“They had my boots, confound them!” returned Frobisher, “as I am beginning to realise to my cost. These wrappings are about worn through, and my feet are almost as sore as though they had been skinned.”
“By Jove, yes! I had forgotten them,” said the little skipper.
The two men pounded along over the sand in silence once more, the walls and buildings of the ruined town standing out more and more clearly every moment. Only another half-mile or so, and they would be safely hidden from view among the maze-like streets of the place. But could they do it in time? Would their pursuers sight them before they could get under cover? These were the questions which haunted them both.
“See,” Drake presently panted, pointing in front of him, “we are pretty nearly there now. That opening in the walls is the site of one of the city gates; and once inside that, we are safe.”
Frobisher took a hasty glance behind him, but the pursuers had not yet put in an appearance. There was nothing in sight but the three black dots on the sand, where the fight with the dogs had taken place.
“Nothing in sight as yet,” he gasped encouragingly to Drake, on whom the pace was again beginning to tell. “Keep it up a little longer; we are nearly there now.”

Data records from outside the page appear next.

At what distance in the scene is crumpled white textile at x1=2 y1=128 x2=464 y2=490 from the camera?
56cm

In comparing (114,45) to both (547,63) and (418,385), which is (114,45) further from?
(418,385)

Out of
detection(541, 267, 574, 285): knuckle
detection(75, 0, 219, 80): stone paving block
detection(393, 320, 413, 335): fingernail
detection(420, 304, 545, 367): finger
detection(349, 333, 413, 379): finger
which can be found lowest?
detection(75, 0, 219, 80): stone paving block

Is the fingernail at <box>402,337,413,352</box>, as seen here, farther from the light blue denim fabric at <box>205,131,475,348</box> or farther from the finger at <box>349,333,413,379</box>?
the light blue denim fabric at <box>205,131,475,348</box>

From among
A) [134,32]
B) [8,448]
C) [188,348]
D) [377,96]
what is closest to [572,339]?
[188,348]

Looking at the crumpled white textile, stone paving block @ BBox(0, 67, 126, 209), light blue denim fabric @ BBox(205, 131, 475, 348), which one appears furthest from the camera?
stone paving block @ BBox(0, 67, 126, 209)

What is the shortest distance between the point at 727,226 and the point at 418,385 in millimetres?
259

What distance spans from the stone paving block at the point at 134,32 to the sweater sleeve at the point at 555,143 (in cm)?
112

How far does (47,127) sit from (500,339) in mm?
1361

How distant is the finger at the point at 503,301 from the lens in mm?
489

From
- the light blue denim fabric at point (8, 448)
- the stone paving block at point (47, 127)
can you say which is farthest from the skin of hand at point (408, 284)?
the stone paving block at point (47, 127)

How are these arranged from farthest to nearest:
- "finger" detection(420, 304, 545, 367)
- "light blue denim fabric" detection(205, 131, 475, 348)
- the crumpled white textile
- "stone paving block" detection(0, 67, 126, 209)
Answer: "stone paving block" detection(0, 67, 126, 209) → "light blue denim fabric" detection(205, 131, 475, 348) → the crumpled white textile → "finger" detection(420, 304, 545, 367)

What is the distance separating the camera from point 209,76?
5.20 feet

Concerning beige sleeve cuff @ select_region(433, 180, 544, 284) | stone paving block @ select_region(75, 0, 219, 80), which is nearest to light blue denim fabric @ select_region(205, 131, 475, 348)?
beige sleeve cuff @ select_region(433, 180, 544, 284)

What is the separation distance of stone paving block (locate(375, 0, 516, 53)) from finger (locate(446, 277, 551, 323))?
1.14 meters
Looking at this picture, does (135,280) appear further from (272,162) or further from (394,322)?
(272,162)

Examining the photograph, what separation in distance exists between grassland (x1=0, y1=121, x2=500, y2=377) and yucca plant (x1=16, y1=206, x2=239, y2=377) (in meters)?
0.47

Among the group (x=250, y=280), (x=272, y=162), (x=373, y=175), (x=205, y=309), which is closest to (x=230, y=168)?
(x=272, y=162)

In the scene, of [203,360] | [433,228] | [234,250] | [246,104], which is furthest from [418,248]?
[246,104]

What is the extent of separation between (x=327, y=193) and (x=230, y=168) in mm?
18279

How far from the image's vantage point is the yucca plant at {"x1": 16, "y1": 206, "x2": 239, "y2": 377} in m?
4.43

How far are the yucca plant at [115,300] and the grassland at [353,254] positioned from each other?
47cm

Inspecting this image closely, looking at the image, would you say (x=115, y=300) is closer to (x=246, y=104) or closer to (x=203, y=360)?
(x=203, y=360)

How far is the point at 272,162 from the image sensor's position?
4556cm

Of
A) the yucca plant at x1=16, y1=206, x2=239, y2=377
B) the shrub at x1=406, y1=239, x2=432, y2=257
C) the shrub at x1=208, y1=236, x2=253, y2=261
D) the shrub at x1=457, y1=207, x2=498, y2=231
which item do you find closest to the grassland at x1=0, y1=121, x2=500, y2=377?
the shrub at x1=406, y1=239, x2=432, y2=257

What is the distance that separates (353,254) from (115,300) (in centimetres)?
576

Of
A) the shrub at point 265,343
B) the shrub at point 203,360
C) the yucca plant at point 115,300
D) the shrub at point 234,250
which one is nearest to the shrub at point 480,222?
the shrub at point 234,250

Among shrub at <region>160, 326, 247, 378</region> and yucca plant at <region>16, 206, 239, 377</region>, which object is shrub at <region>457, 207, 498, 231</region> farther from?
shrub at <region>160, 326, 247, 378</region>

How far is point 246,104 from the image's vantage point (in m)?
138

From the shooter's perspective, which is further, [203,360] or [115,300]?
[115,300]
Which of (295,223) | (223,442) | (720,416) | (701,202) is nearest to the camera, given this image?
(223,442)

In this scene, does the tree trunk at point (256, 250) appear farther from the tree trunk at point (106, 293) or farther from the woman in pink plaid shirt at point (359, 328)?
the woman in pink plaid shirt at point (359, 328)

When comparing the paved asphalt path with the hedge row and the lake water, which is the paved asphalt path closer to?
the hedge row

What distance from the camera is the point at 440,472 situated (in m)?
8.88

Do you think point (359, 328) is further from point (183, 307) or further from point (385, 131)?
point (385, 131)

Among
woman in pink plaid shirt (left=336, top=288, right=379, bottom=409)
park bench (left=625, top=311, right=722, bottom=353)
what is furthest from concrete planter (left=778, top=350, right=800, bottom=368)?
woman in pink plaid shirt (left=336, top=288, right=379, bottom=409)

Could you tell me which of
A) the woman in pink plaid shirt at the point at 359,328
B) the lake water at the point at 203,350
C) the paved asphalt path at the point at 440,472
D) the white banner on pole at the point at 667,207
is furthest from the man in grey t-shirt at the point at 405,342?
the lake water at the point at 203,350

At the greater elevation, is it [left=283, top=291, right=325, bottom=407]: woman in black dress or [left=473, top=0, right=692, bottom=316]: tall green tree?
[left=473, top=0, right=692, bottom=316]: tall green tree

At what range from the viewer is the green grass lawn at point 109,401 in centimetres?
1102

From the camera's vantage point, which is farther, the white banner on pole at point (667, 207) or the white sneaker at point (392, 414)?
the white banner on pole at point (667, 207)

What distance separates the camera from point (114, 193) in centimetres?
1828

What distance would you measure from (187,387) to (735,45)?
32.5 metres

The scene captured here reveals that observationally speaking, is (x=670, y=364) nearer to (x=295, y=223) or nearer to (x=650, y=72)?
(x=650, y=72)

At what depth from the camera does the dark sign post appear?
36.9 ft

A couple of minutes more of hard running placed them almost in the shadow of the walls, and Frobisher was congratulating himself on their escape, when suddenly something whizzed past his ear with a shrill, whining sound, and starred itself out in a splash of metal on the stones of the gateway, plainly visible in the moonlight. A moment later the crack of a modern rifle made itself heard.
“Confound it!” growled Frobisher, looking round, “half a minute too late, by all that’s annoying! Buck up, Drake! Those fellows are in sight and have spotted us,” he shouted. “It will be touch-and-go now, and no mistake.”
Drake nobly responded to the call, and a few seconds later the two men plunged through the gateway and were under cover. But, unfortunately, their pursuers had seen where they had gone, and would not now be at all likely to give up the chase until they had examined every possible hiding-place inside the walls.
Along the first street that the fugitives came to they dashed, then down a turning to the left, and along another street leading out of it, only to find that this was a blind alley, and that their way was stopped.